On Tue 14-07-20 08:32:09, Shakeel Butt wrote:
> On Tue, Jul 14, 2020 at 1:41 AM Michal Hocko <mhocko@kernel.org> wrote:
> >
> > On Fri 10-07-20 12:19:37, Shakeel Butt wrote:
> > > On Fri, Jul 10, 2020 at 11:42 AM Roman Gushchin <guro@fb.com> wrote:
> > > >
> > > > On Fri, Jul 10, 2020 at 07:12:22AM -0700, Shakeel Butt wrote:
> > > > > On Fri, Jul 10, 2020 at 5:29 AM Michal Hocko <mhocko@kernel.org> wrote:
> > > > > >
> > > > > > On Thu 09-07-20 12:47:18, Roman Gushchin wrote:
> > > > > > > Memory.high limit is implemented in a way such that the kernel
> > > > > > > penalizes all threads which are allocating a memory over the limit.
> > > > > > > Forcing all threads into the synchronous reclaim and adding some
> > > > > > > artificial delays allows to slow down the memory consumption and
> > > > > > > potentially give some time for userspace oom handlers/resource control
> > > > > > > agents to react.
> > > > > > >
> > > > > > > It works nicely if the memory usage is hitting the limit from below,
> > > > > > > however it works sub-optimal if a user adjusts memory.high to a value
> > > > > > > way below the current memory usage. It basically forces all workload
> > > > > > > threads (doing any memory allocations) into the synchronous reclaim
> > > > > > > and sleep. This makes the workload completely unresponsive for
> > > > > > > a long period of time and can also lead to a system-wide contention on
> > > > > > > lru locks. It can happen even if the workload is not actually tight on
> > > > > > > memory and has, for example, a ton of cold pagecache.
> > > > > > >
> > > > > > > In the current implementation writing to memory.high causes an atomic
> > > > > > > update of page counter's high value followed by an attempt to reclaim
> > > > > > > enough memory to fit into the new limit. To fix the problem described
> > > > > > > above, all we need is to change the order of execution: try to push
> > > > > > > the memory usage under the limit first, and only then set the new
> > > > > > > high limit.
> > > > > >
> > > > > > Shakeel would this help with your pro-active reclaim usecase? It would
> > > > > > require to reset the high limit right after the reclaim returns which is
> > > > > > quite ugly but it would at least not require a completely new interface.
> > > > > > You would simply do
> > > > > >         high = current - to_reclaim
> > > > > >         echo $high > memory.high
> > > > > >         echo infinity > memory.high # To prevent direct reclaim
> > > > > >                                     # allocation stalls
> > > > > >
> > > > >
> > > > > This will reduce the chance of stalls but the interface is still
> > > > > non-delegatable i.e. applications can not change their own memory.high
> > > > > for the use-cases like application controlled proactive reclaim and
> > > > > uswapd.
> > > >
> > > > Can you, please, elaborate a bit more on this? I didn't understand
> > > > why.
> > > >
> > >
> > > Sure. Do we want memory.high a CFTYPE_NS_DELEGATABLE type file? I
> > > don't think so otherwise any job on a system can change their
> > > memory.high and can adversely impact the isolation and memory
> > > scheduling of the system.
> >
> > Is this really the case? There should always be a parent cgroup that
> > overrides the setting.
> 
> Can you explain a bit more? I don't see any requirement of having a
> layer of cgroup between root and the job cgroup. Internally we
> schedule jobs as top level cgroups. There do exist jobs which are a
> combination of other jobs and there we do use an additional layer of
> cgroup (similar to pods running multiple containers in kubernetes).
> Surely we can add a layer for all the jobs but it comes with an
> overhead and at scale that overhead is not negligible.

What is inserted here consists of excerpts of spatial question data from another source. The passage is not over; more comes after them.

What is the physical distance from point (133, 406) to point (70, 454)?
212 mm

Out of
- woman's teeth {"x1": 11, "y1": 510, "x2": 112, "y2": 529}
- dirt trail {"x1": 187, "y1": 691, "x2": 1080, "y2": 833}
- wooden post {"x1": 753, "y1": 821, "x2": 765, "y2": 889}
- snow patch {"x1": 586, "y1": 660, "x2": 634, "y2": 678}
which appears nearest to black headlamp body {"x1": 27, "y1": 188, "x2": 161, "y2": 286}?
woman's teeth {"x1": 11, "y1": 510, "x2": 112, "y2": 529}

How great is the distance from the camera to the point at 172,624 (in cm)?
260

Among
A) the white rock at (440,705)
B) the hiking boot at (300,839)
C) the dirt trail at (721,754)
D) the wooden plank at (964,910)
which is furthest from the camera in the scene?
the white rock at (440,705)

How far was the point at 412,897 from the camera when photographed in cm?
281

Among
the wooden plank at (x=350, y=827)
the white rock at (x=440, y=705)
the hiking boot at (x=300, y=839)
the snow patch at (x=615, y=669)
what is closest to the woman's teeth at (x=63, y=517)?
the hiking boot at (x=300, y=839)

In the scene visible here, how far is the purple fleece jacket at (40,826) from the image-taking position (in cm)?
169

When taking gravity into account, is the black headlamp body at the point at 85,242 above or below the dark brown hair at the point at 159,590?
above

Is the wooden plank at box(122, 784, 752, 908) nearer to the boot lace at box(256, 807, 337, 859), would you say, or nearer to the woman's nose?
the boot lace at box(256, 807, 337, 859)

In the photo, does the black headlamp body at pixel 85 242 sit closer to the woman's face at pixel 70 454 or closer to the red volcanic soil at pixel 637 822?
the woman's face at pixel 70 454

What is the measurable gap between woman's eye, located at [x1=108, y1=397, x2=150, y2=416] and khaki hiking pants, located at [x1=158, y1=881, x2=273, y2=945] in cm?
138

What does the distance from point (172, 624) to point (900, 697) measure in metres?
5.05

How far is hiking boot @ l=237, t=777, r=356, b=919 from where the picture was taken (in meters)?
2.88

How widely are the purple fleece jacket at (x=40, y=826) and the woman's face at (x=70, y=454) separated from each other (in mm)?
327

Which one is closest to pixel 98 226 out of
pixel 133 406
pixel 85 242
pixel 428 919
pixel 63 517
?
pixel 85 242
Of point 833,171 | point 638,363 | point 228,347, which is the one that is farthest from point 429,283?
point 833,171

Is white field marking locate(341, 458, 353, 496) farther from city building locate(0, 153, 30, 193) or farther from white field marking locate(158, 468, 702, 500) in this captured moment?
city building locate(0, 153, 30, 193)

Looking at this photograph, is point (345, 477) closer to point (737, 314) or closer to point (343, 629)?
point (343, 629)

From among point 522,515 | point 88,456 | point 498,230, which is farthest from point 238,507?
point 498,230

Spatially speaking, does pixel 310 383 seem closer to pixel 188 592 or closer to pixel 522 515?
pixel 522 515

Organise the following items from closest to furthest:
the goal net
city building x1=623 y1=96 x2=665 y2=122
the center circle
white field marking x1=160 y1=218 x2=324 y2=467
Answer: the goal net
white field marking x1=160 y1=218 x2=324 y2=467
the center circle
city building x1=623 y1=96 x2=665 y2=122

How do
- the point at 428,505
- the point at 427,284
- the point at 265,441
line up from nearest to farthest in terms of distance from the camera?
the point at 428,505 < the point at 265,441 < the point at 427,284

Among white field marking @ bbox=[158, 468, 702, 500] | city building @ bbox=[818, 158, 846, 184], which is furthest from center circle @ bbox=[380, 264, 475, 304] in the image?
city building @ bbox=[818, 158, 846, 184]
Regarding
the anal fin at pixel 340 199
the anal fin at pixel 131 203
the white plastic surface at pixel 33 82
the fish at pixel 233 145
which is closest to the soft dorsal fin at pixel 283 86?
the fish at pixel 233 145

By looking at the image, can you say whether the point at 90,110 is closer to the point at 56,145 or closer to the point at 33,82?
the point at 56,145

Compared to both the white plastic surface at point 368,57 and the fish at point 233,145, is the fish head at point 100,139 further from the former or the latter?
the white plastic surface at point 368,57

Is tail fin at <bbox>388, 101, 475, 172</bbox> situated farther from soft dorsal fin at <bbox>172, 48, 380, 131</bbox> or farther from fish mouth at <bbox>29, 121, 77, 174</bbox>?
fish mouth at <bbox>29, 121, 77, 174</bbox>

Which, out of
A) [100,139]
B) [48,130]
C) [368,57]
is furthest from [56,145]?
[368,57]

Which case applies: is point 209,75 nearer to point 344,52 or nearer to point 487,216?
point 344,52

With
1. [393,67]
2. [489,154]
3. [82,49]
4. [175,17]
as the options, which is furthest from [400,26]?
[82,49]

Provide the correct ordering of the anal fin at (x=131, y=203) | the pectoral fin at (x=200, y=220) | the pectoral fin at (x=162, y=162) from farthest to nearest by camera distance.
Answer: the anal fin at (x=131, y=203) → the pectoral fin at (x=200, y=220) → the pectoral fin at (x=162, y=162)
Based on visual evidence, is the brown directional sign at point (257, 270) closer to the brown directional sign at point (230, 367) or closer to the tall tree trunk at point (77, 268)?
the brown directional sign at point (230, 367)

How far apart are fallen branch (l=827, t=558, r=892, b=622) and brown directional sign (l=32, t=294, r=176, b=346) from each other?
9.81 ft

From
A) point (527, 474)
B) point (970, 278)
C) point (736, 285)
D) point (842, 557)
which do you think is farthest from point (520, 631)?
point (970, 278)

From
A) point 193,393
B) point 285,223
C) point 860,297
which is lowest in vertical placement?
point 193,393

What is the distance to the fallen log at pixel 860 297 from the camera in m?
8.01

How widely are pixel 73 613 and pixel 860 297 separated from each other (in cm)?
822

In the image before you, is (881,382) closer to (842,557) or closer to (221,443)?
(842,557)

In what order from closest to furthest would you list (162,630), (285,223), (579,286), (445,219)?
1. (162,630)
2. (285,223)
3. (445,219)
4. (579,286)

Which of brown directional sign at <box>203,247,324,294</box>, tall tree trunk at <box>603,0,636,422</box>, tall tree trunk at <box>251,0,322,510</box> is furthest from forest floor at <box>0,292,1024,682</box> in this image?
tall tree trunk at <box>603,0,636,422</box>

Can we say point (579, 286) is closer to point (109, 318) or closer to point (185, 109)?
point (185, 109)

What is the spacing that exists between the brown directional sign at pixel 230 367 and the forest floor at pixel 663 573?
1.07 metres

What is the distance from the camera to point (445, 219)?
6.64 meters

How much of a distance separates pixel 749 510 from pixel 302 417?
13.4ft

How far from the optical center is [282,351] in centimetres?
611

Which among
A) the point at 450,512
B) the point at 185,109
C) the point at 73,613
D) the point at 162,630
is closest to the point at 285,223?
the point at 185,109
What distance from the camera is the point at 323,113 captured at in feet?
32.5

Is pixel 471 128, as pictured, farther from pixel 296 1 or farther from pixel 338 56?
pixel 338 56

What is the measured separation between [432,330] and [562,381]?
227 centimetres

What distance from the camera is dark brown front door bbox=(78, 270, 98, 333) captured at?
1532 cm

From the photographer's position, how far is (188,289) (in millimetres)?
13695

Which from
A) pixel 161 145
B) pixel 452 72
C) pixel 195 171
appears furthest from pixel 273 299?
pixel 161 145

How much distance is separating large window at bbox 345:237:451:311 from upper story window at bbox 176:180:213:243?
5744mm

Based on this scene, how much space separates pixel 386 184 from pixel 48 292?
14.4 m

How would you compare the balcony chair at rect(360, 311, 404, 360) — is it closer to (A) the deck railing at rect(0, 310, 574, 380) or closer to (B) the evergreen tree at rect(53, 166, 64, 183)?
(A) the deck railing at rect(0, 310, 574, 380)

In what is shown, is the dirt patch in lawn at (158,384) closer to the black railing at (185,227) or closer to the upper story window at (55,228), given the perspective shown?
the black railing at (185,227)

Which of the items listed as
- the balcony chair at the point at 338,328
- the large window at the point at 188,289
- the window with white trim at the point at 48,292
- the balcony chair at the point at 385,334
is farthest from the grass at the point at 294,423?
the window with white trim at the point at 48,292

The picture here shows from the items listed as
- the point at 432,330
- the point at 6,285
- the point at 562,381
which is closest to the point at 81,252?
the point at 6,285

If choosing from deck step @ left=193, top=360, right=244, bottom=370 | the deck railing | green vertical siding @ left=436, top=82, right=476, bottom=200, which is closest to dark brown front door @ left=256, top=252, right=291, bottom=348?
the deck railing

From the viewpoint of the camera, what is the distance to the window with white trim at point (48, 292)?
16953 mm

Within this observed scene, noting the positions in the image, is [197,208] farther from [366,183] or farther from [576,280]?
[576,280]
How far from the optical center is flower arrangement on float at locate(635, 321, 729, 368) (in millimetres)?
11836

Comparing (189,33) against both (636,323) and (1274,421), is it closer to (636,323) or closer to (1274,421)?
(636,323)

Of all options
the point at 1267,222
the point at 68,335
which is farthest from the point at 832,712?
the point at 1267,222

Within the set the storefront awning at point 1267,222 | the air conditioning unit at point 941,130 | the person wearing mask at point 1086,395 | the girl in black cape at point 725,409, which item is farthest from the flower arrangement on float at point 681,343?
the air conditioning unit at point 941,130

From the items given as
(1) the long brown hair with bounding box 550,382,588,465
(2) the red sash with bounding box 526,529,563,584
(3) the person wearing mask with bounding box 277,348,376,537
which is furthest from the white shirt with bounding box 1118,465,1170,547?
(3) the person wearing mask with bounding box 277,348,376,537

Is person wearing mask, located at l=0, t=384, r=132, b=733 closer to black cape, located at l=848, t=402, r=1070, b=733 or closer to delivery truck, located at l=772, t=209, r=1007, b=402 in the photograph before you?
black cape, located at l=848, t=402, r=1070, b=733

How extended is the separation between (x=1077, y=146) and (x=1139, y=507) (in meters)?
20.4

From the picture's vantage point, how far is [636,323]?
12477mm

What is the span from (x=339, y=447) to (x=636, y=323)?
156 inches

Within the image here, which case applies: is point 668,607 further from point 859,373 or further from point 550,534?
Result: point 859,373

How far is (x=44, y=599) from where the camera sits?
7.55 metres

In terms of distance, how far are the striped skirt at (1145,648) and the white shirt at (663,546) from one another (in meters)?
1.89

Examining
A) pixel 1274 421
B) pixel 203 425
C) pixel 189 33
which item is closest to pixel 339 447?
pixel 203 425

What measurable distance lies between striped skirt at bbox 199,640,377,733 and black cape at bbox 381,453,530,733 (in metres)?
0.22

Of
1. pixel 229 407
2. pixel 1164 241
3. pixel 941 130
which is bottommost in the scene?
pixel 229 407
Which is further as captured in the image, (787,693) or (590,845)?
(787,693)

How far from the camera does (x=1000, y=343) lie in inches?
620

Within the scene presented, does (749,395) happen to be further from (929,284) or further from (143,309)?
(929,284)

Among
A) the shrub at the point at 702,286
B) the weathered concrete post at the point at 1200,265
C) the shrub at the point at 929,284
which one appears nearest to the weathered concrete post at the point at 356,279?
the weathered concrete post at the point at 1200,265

What I've had in mind is that if you want to delegate then you have an
option to add a layer where you pre define restrictions/guanratees so
that the delegated cgroup under that hierarchy cannot runaway. So
configuring high limit in a delegated cgroup should be reasonably safe.

> > Also you can always set the hard limit if you do
> > not want to add another layer of cgroup in the hierarchy before
> > delegation. Or am I missing something?
> >
> 
> Yes, we can set memory.max though it has different oom semantics and
> not really a replacement for memory.high.

Right but you can define a safe cap this way and leave the high
watermark for the delegated cgroup.
-- 
Michal Hocko
SUSE Labs